| TEXT EXCERPT |
Nov 17, 2022 Press Release

Robin Hood Poverty Tracker Report Documents a Rise in Food Pantry Use Among Non-citizen New Yorkers in the Wake of Federal Policy Change

Report Demonstrates “Chilling Effect” Among Non-Citizens SNAP Usage, Increased Usage of Food Pantries

NEW YORK, November 17, 2022 — Today, Robin Hood, in collaboration with Columbia University’s Center on Poverty and Social Policy and the Columbia Population Research Center, released its latest Poverty Tracker report—a spotlight on an often overlooked area of need in New York City: food insecurity among low-income, non-citizen New Yorkers. The report, “Spotlight: Food Assistance in New York City,” shows that pantry usage among non-citizens increased amid Trump-era immigration rule changes, while SNAP usage decreased. The Poverty Tracker documents a significant increase in non-citizens using emergency food services—a trend that will likely intensify as New York welcomes new waves of migrants and asylum seekers.

In 2018, the Trump administration began discussing a rule change whereby use of SNAP benefits could be used to deny citizenship applications. Even after the Biden administration later reversed this ruling, non-citizens may be unaware of its reversal or afraid to use benefits. The report shows a “chilling effect,” where eligible, low-income, non-citizens underutilize SNAP for fear of its impact on their citizenship application, turning to pantries and other private food providers instead.

| TASK ITEM |
Extend the press release on the food pantry report by a few paragraphs, picking up right after its last sentence.

| GIVEN INFORMATION |
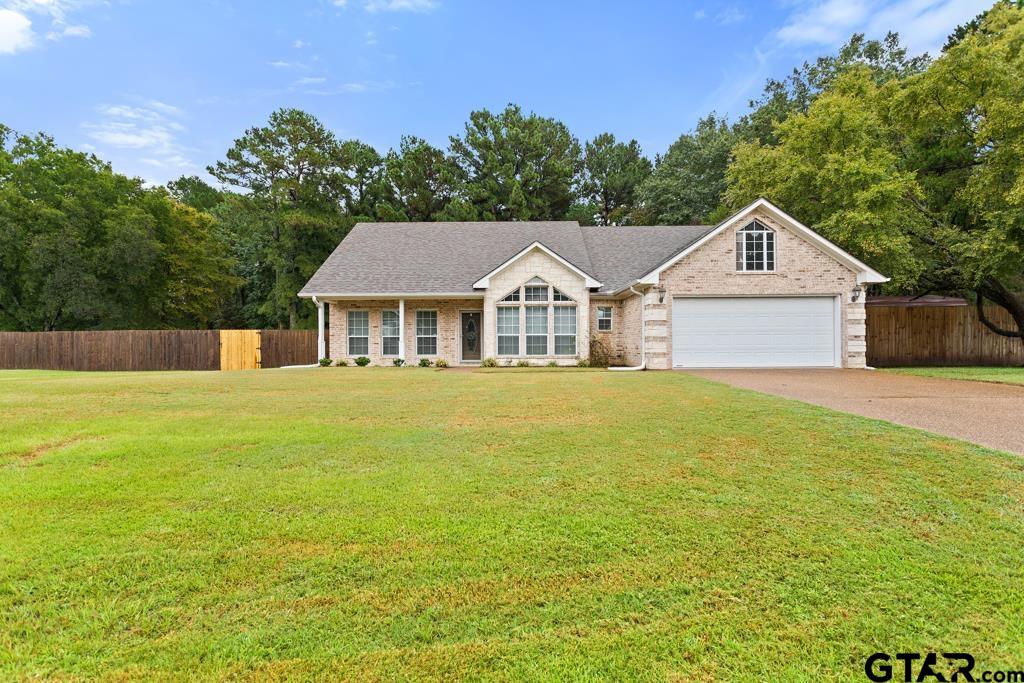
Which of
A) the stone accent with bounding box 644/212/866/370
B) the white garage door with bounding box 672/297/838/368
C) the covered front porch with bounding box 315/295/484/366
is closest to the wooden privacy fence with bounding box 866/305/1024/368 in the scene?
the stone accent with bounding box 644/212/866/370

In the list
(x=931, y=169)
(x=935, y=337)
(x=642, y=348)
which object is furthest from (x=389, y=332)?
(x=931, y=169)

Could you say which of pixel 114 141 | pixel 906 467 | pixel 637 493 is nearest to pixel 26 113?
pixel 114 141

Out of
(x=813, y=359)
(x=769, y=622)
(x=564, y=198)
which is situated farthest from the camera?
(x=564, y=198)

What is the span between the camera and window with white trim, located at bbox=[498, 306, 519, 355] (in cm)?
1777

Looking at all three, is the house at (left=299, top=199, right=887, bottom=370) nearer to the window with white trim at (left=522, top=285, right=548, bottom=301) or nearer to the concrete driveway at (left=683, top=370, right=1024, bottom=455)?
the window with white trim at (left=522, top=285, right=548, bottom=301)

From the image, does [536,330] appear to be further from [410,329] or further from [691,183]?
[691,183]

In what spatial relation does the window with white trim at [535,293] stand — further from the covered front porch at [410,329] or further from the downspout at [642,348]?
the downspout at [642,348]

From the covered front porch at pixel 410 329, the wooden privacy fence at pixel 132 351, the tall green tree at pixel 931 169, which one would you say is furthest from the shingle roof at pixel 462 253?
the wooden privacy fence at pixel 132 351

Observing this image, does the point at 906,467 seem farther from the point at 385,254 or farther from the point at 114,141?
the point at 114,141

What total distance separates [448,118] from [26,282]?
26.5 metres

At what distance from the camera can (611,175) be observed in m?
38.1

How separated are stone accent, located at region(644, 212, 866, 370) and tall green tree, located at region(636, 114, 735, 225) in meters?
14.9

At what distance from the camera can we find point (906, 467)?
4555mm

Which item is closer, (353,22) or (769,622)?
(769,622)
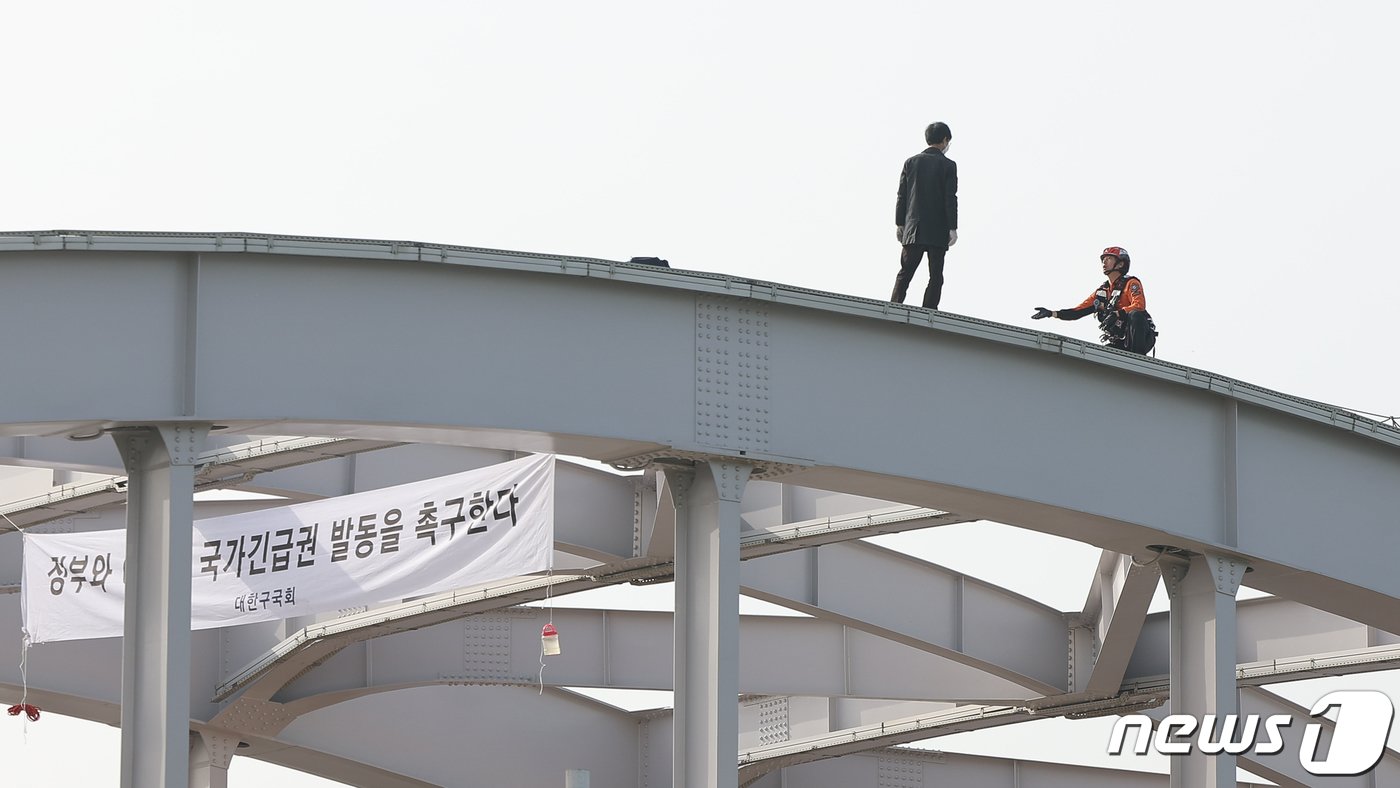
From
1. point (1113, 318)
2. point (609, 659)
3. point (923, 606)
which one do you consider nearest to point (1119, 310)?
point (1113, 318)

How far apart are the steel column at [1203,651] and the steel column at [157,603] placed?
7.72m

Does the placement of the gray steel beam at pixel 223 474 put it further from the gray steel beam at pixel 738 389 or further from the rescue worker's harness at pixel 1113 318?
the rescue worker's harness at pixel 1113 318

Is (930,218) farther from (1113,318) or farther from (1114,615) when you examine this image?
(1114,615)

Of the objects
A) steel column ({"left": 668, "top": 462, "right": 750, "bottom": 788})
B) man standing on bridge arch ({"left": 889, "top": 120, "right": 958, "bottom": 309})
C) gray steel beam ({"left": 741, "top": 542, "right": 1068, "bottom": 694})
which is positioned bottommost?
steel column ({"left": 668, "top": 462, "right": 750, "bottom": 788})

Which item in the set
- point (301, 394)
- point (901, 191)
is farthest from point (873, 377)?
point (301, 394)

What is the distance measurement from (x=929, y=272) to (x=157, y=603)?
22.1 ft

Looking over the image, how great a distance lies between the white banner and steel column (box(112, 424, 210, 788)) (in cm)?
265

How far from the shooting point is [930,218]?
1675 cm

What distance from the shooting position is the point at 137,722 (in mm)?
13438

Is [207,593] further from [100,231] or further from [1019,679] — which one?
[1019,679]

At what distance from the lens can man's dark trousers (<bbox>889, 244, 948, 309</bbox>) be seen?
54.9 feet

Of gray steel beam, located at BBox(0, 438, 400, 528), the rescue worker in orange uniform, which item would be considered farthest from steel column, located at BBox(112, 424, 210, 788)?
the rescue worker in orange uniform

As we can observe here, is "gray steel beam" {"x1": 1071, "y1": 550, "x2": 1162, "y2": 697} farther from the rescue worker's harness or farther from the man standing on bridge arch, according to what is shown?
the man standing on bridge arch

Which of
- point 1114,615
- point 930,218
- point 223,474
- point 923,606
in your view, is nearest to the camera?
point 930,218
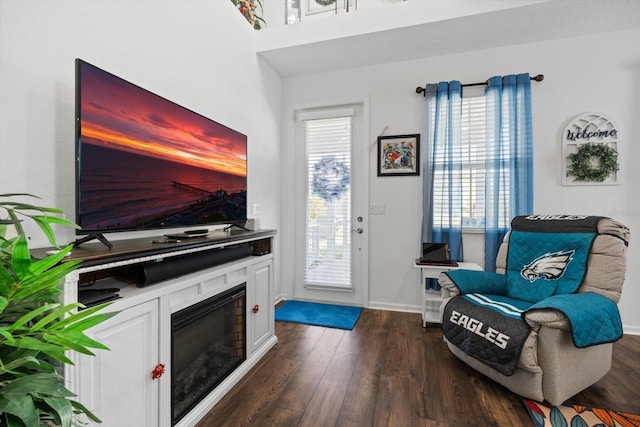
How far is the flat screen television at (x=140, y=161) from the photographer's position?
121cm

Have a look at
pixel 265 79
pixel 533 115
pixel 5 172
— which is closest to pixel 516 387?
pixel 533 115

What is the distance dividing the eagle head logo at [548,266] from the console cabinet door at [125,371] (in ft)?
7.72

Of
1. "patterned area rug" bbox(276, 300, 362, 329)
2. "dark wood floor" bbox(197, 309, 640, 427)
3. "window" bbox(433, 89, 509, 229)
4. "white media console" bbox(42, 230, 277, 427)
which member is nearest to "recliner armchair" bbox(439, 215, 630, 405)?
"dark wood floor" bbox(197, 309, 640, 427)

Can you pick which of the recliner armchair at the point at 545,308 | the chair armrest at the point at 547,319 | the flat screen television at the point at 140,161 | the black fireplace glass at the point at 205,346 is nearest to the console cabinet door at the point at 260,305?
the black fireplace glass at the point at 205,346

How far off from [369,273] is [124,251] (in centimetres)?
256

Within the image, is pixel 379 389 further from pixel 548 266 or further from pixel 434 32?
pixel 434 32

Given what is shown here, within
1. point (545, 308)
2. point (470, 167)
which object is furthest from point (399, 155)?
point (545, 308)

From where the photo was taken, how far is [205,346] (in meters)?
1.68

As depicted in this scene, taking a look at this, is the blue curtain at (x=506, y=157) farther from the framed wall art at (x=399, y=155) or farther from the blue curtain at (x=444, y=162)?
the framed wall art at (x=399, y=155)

| ANSWER SPACE |
“The current asylum-seeker and migrant crisis is yet another reminder about the fragility of our safety net systems in New York City, particularly for non-citizens,” said Richard R. Buery, Jr., CEO of Robin Hood. “Food pantries and shelters are facing increasing demands as thousands of individuals and families arrive in New York City without legal authorization to work and the means to cover basic needs like food and housing. The City and State can make non-citizens eligible for more public benefits, including the City’s rental assistance program CityFHEPS, and they can strengthen efforts to raise awareness about eligibility guidelines for benefits like SNAP, which are available to certain non-citizens, to increase enrollment and reduce hardship.”

Key findings from the report include:

  • Preliminary data shows in 2021, three out of every ten adult New Yorkers faced food hardship — defined as sometimes or often running out of food or worrying food would run out without money to buy more. In 2021, 30% of New York City adults faced food hardship, and 6% faced severe food hardship. 
  • City government data shows decreased SNAP enrollment among non-citizens amid rule changes about public charge: As the Trump administration began discussing changing immigration laws to include SNAP among the list of benefits that could deem someone a “public charge” (a non-citizen who receives government benefits), SNAP enrollment among non-U.S. citizens in NYC decreased by 6% compared to 2017—double the decrease among citizens (3%). This downward trend continued between 2018 and 2019, with an 11% drop in SNAP enrollment among non-citizens compared with a 3% decline in enrollment among citizens.
  • Non-citizens turn to food pantries: After the Trump administration began moving to include SNAP in the definition of benefits that could deem someone a “public charge,” food pantry use among low-income, non-citizen New Yorkers increased nearly 80%, nearly doubling from 17% to 30% compared to a 30% increase in food pantry use among low-income citizen adults, from 18% to 24%.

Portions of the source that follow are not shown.